Testo proposto:
—————

Berlusconi vola a Roma da Arcore e segue minuto per minuto la rimonta. In nottata vertice di maggioranza a Palazzo Grazioli con Letta, Fini, Cesa, Pera e Pisanu Il Polo: non hanno vinto, ricontiamo i voti Bonaiuti: «Alla Camera lo scarto è di appena 25m

Adalberto Signore

da Roma

Mancano pochi minuti alle tre di notte quando Paolo Boniauti esce da Palazzo Grazioli e ai giornalisti che stazionano a via del Plebiscito, con in sottofondo i festeggiamenti dell’Unione che arrivano da piazza Santi Apostoli, legge un comunicato a nome di tutta la Casa delle libertà, la risposta del centrodestra alla dichiarazione di vittoria arrivata solo pochi minuti prima da Romano Prodi. «Contestiamo - recita il portavoce di Palazzo Chigi - che il centrosinistra abbia vinto politicamente le elezioni, perché la Cdl ha vinto al Senato con oltre il 50 per cento e 350 mila voti di differenza. Alla Camera, invece, nessuna delle due coalizioni ha superato il 50 per cento e lo scarto è inferiore ai 25 mila voti: una differenza così ridotta esige che venga effettuata una scrupolosa verifica dei conteggi e dei verbali»». Insomma, a esattamente dodici ore dalla chiusura dei seggi si va delinenado un vero e proprio muro contro muro tra le due coalizione. Con tanto di riconteggi e verifiche. «Mezzo milione di voti annullati - spiega Bonaiuti - sono una questione complessa». E Claudio Scajola accusa Prodi di «golpe».

—————

Materiale fornito:
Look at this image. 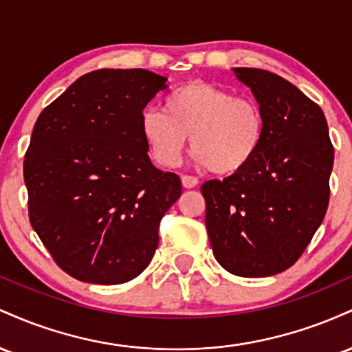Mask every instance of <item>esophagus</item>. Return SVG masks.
<instances>
[{"label": "esophagus", "instance_id": "esophagus-1", "mask_svg": "<svg viewBox=\"0 0 352 352\" xmlns=\"http://www.w3.org/2000/svg\"><path fill=\"white\" fill-rule=\"evenodd\" d=\"M182 185H184L185 188H193L199 185V179L193 175H182Z\"/></svg>", "mask_w": 352, "mask_h": 352}]
</instances>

—————

Istruzioni:
[A] Nell'articolo sulle elezioni, elenca le persone che il sommario indica dopo la parola «con» come partecipanti al vertice di maggioranza a Palazzo Grazioli.
[B] Prosegui l'articolo sulle elezioni partendo da dove il testo si ferma.

Soluzioni:
[A] Letta, Fini, Cesa, Pera, Pisanu

[B]
Una giornata, quella di ieri, che Berlusconi segue negli uffici di Palazzo Grazioli dal tardo pomeriggio. «Visto? Che vi avevo detto, uomini di poca fede?», dice ai suoi tra una telefonata e l’altra e con le prime proiezioni che lentamente ribaltano il risultato degli exit poll. Il premier si gode così la più inaspettata delle rimonte. Inaspettata per tutti - e per molti anche in Forza Italia - ma non per lui che fino all’ultimo minuto dell’ultimo giorno della campagna elettorale non ha mai perso le speranze. Come finirà ancora non può saperlo, ma il fatto che l’annunciata débâcle sia scongiurata, che Forza Italia si avvii ad essere il primo partito e che la partita sembri destinata comunque a chiudersi ai tempi supplementari è già un buon motivo di soddisfazione.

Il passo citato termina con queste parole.